*** Opening of STORED DATA ***
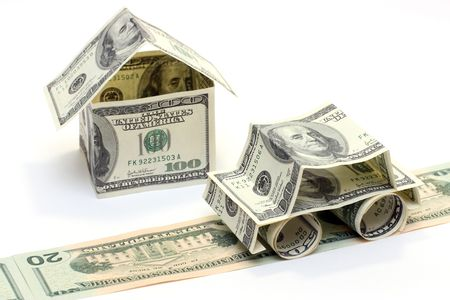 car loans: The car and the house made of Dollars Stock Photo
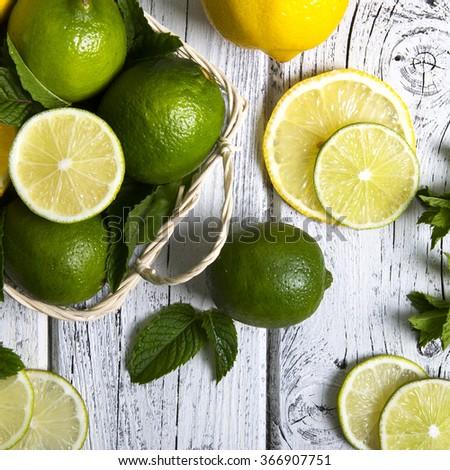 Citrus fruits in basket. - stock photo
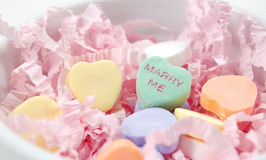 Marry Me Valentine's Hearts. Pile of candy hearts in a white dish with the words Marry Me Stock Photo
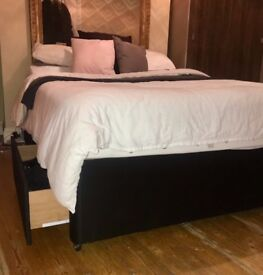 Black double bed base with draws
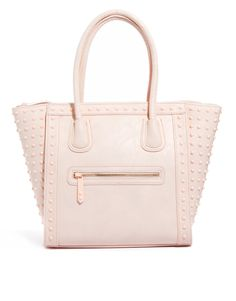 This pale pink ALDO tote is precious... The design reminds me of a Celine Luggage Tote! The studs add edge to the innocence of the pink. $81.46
*** Close of STORED DATA ***
*** Opening of STORED DATA ***
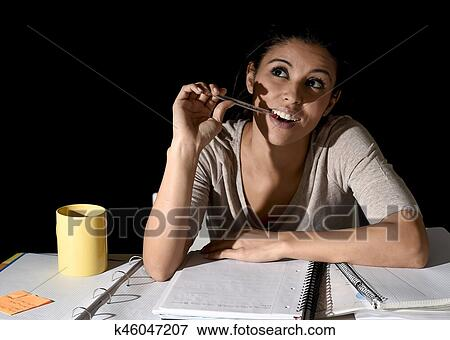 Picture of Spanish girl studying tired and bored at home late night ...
*** Close of STORED DATA ***
== WORK INSTRUCTIONS ==
Give again the stretch of lines above from the one with "car loans: The" through the one with "This pale pink", both ends kept, and copy no pictures.

== RESPONSE ==
 car loans: The car and the house made of Dollars Stock Photo
 Citrus fruits in basket. - stock photo
 Marry Me Valentine's Hearts. Pile of candy hearts in a white dish with the words Marry Me Stock Photo
 Black double bed base with draws
 This pale pink ALDO tote is precious... The design reminds me of a Celine Luggage Tote! The studs add edge to the innocence of the pink. $81.46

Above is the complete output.